_REQUIRED WORK:_
Each record must be output exactly and in full.

RECORDS FOR THIS EXERCISE START

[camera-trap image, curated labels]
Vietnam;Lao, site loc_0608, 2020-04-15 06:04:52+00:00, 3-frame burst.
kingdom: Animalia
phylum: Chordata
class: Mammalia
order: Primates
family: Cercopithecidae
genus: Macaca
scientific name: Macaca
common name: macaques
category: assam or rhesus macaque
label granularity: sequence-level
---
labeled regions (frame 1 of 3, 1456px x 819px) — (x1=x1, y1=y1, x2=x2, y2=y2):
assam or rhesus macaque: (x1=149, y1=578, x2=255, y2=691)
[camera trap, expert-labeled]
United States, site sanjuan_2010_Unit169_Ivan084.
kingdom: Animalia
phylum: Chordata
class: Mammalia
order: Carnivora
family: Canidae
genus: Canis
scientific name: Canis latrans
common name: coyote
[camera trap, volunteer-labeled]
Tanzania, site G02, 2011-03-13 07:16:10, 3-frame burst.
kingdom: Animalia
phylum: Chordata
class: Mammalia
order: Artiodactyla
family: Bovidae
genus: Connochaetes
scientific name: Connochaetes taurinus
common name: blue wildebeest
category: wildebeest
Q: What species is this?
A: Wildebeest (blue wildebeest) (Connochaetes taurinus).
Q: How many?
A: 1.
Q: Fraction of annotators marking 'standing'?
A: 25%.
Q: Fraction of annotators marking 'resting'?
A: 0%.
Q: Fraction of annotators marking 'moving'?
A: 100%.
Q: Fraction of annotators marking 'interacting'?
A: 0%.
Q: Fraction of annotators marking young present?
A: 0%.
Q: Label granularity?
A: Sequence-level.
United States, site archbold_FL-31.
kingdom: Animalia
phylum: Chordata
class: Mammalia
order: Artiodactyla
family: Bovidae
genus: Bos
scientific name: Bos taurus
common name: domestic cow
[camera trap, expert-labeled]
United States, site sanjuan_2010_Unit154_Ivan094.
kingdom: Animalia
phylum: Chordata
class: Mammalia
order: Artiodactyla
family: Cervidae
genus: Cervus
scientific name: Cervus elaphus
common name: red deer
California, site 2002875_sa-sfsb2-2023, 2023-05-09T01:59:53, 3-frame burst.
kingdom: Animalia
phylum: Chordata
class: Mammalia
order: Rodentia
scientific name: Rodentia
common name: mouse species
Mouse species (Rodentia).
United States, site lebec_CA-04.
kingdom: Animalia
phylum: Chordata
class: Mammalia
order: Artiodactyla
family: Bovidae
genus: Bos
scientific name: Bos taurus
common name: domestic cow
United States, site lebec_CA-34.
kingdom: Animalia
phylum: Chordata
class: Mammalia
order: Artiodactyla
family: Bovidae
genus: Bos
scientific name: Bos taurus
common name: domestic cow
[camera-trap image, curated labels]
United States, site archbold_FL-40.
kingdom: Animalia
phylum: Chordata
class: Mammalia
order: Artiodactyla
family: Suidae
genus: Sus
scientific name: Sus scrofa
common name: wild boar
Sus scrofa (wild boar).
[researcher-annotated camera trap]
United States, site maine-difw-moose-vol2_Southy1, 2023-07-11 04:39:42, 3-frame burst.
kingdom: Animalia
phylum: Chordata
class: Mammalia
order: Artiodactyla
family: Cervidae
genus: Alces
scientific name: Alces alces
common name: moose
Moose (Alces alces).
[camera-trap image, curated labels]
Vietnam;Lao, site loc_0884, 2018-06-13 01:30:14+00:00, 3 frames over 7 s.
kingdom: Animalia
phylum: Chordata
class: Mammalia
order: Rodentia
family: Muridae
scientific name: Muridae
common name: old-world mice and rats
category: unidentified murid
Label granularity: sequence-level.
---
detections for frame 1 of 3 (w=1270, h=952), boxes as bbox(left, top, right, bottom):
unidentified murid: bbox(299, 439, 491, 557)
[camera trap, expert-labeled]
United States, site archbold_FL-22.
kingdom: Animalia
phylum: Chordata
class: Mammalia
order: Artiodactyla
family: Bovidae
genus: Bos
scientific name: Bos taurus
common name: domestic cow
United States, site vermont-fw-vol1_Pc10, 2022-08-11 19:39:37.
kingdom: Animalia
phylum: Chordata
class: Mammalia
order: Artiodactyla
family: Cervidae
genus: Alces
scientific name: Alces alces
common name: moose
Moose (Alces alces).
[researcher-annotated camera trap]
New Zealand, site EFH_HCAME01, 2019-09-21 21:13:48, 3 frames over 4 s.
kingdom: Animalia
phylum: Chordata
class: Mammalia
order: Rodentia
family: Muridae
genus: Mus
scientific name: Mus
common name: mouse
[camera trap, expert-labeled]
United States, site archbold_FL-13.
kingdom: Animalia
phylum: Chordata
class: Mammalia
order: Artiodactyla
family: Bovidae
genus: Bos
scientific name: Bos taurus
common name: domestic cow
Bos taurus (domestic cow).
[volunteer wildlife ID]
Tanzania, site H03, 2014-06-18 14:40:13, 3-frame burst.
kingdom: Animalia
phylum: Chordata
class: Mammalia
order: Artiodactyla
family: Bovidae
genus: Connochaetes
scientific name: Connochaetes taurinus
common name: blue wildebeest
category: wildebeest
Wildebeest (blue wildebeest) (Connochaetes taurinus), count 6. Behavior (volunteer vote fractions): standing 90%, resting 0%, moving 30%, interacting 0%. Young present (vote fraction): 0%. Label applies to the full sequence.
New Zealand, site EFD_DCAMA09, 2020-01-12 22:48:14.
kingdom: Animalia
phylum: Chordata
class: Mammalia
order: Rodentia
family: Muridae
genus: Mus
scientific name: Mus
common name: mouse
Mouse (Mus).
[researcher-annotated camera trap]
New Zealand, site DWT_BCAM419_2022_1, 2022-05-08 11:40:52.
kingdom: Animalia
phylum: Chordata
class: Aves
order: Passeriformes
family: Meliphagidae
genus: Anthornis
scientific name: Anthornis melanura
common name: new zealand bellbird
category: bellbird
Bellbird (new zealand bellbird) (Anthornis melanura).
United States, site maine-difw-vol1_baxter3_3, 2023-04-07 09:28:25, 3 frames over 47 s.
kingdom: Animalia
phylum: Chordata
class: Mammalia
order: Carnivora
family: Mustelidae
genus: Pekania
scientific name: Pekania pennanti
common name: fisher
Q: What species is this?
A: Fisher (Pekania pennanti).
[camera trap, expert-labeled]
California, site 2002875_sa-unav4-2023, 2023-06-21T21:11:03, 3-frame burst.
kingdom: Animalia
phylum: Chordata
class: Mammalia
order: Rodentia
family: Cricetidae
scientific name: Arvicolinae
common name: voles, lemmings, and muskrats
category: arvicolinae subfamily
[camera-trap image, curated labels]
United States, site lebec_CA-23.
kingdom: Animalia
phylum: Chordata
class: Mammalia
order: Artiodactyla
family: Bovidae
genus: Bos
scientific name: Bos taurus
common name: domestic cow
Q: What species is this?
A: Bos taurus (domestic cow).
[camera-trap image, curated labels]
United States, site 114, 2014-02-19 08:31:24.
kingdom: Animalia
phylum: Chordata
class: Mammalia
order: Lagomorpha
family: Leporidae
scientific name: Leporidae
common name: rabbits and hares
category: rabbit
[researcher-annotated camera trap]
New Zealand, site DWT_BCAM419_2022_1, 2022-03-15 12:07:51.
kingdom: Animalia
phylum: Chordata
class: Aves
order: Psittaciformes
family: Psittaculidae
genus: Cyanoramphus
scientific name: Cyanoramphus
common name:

RECORDS FOR THIS EXERCISE END

_ANSWER TO THE PROBLEM:_
[camera-trap image, curated labels]
Vietnam;Lao, site loc_0608, 2020-04-15 06:04:52+00:00, 3-frame burst.
kingdom: Animalia
phylum: Chordata
class: Mammalia
order: Primates
family: Cercopithecidae
genus: Macaca
scientific name: Macaca
common name: macaques
category: assam or rhesus macaque
label granularity: sequence-level
---
labeled regions (frame 1 of 3, 1456px x 819px) — (x1=x1, y1=y1, x2=x2, y2=y2):
assam or rhesus macaque: (x1=149, y1=578, x2=255, y2=691)
[camera trap, expert-labeled]
United States, site sanjuan_2010_Unit169_Ivan084.
kingdom: Animalia
phylum: Chordata
class: Mammalia
order: Carnivora
family: Canidae
genus: Canis
scientific name: Canis latrans
common name: coyote
[camera trap, volunteer-labeled]
Tanzania, site G02, 2011-03-13 07:16:10, 3-frame burst.
kingdom: Animalia
phylum: Chordata
class: Mammalia
order: Artiodactyla
family: Bovidae
genus: Connochaetes
scientific name: Connochaetes taurinus
common name: blue wildebeest
category: wildebeest
Q: What species is this?
A: Wildebeest (blue wildebeest) (Connochaetes taurinus).
Q: How many?
A: 1.
Q: Fraction of annotators marking 'standing'?
A: 25%.
Q: Fraction of annotators marking 'resting'?
A: 0%.
Q: Fraction of annotators marking 'moving'?
A: 100%.
Q: Fraction of annotators marking 'interacting'?
A: 0%.
Q: Fraction of annotators marking young present?
A: 0%.
Q: Label granularity?
A: Sequence-level.
United States, site archbold_FL-31.
kingdom: Animalia
phylum: Chordata
class: Mammalia
order: Artiodactyla
family: Bovidae
genus: Bos
scientific name: Bos taurus
common name: domestic cow
[camera trap, expert-labeled]
United States, site sanjuan_2010_Unit154_Ivan094.
kingdom: Animalia
phylum: Chordata
class: Mammalia
order: Artiodactyla
family: Cervidae
genus: Cervus
scientific name: Cervus elaphus
common name: red deer
California, site 2002875_sa-sfsb2-2023, 2023-05-09T01:59:53, 3-frame burst.
kingdom: Animalia
phylum: Chordata
class: Mammalia
order: Rodentia
scientific name: Rodentia
common name: mouse species
Mouse species (Rodentia).
United States, site lebec_CA-04.
kingdom: Animalia
phylum: Chordata
class: Mammalia
order: Artiodactyla
family: Bovidae
genus: Bos
scientific name: Bos taurus
common name: domestic cow
United States, site lebec_CA-34.
kingdom: Animalia
phylum: Chordata
class: Mammalia
order: Artiodactyla
family: Bovidae
genus: Bos
scientific name: Bos taurus
common name: domestic cow
[camera-trap image, curated labels]
United States, site archbold_FL-40.
kingdom: Animalia
phylum: Chordata
class: Mammalia
order: Artiodactyla
family: Suidae
genus: Sus
scientific name: Sus scrofa
common name: wild boar
Sus scrofa (wild boar).
[researcher-annotated camera trap]
United States, site maine-difw-moose-vol2_Southy1, 2023-07-11 04:39:42, 3-frame burst.
kingdom: Animalia
phylum: Chordata
class: Mammalia
order: Artiodactyla
family: Cervidae
genus: Alces
scientific name: Alces alces
common name: moose
Moose (Alces alces).
[camera-trap image, curated labels]
Vietnam;Lao, site loc_0884, 2018-06-13 01:30:14+00:00, 3 frames over 7 s.
kingdom: Animalia
phylum: Chordata
class: Mammalia
order: Rodentia
family: Muridae
scientific name: Muridae
common name: old-world mice and rats
category: unidentified murid
Label granularity: sequence-level.
---
detections for frame 1 of 3 (w=1270, h=952), boxes as bbox(left, top, right, bottom):
unidentified murid: bbox(299, 439, 491, 557)
[camera trap, expert-labeled]
United States, site archbold_FL-22.
kingdom: Animalia
phylum: Chordata
class: Mammalia
order: Artiodactyla
family: Bovidae
genus: Bos
scientific name: Bos taurus
common name: domestic cow
United States, site vermont-fw-vol1_Pc10, 2022-08-11 19:39:37.
kingdom: Animalia
phylum: Chordata
class: Mammalia
order: Artiodactyla
family: Cervidae
genus: Alces
scientific name: Alces alces
common name: moose
Moose (Alces alces).
[researcher-annotated camera trap]
New Zealand, site EFH_HCAME01, 2019-09-21 21:13:48, 3 frames over 4 s.
kingdom: Animalia
phylum: Chordata
class: Mammalia
order: Rodentia
family: Muridae
genus: Mus
scientific name: Mus
common name: mouse
[camera trap, expert-labeled]
United States, site archbold_FL-13.
kingdom: Animalia
phylum: Chordata
class: Mammalia
order: Artiodactyla
family: Bovidae
genus: Bos
scientific name: Bos taurus
common name: domestic cow
Bos taurus (domestic cow).
[volunteer wildlife ID]
Tanzania, site H03, 2014-06-18 14:40:13, 3-frame burst.
kingdom: Animalia
phylum: Chordata
class: Mammalia
order: Artiodactyla
family: Bovidae
genus: Connochaetes
scientific name: Connochaetes taurinus
common name: blue wildebeest
category: wildebeest
Wildebeest (blue wildebeest) (Connochaetes taurinus), count 6. Behavior (volunteer vote fractions): standing 90%, resting 0%, moving 30%, interacting 0%. Young present (vote fraction): 0%. Label applies to the full sequence.
New Zealand, site EFD_DCAMA09, 2020-01-12 22:48:14.
kingdom: Animalia
phylum: Chordata
class: Mammalia
order: Rodentia
family: Muridae
genus: Mus
scientific name: Mus
common name: mouse
Mouse (Mus).
[researcher-annotated camera trap]
New Zealand, site DWT_BCAM419_2022_1, 2022-05-08 11:40:52.
kingdom: Animalia
phylum: Chordata
class: Aves
order: Passeriformes
family: Meliphagidae
genus: Anthornis
scientific name: Anthornis melanura
common name: new zealand bellbird
category: bellbird
Bellbird (new zealand bellbird) (Anthornis melanura).
United States, site maine-difw-vol1_baxter3_3, 2023-04-07 09:28:25, 3 frames over 47 s.
kingdom: Animalia
phylum: Chordata
class: Mammalia
order: Carnivora
family: Mustelidae
genus: Pekania
scientific name: Pekania pennanti
common name: fisher
Q: What species is this?
A: Fisher (Pekania pennanti).
[camera trap, expert-labeled]
California, site 2002875_sa-unav4-2023, 2023-06-21T21:11:03, 3-frame burst.
kingdom: Animalia
phylum: Chordata
class: Mammalia
order: Rodentia
family: Cricetidae
scientific name: Arvicolinae
common name: voles, lemmings, and muskrats
category: arvicolinae subfamily
[camera-trap image, curated labels]
United States, site lebec_CA-23.
kingdom: Animalia
phylum: Chordata
class: Mammalia
order: Artiodactyla
family: Bovidae
genus: Bos
scientific name: Bos taurus
common name: domestic cow
Q: What species is this?
A: Bos taurus (domestic cow).
[camera-trap image, curated labels]
United States, site 114, 2014-02-19 08:31:24.
kingdom: Animalia
phylum: Chordata
class: Mammalia
order: Lagomorpha
family: Leporidae
scientific name: Leporidae
common name: rabbits and hares
category: rabbit
[researcher-annotated camera trap]
New Zealand, site DWT_BCAM419_2022_1, 2022-03-15 12:07:51.
kingdom: Animalia
phylum: Chordata
class: Aves
order: Psittaciformes
family: Psittaculidae
genus: Cyanoramphus
scientific name: Cyanoramphus
common name:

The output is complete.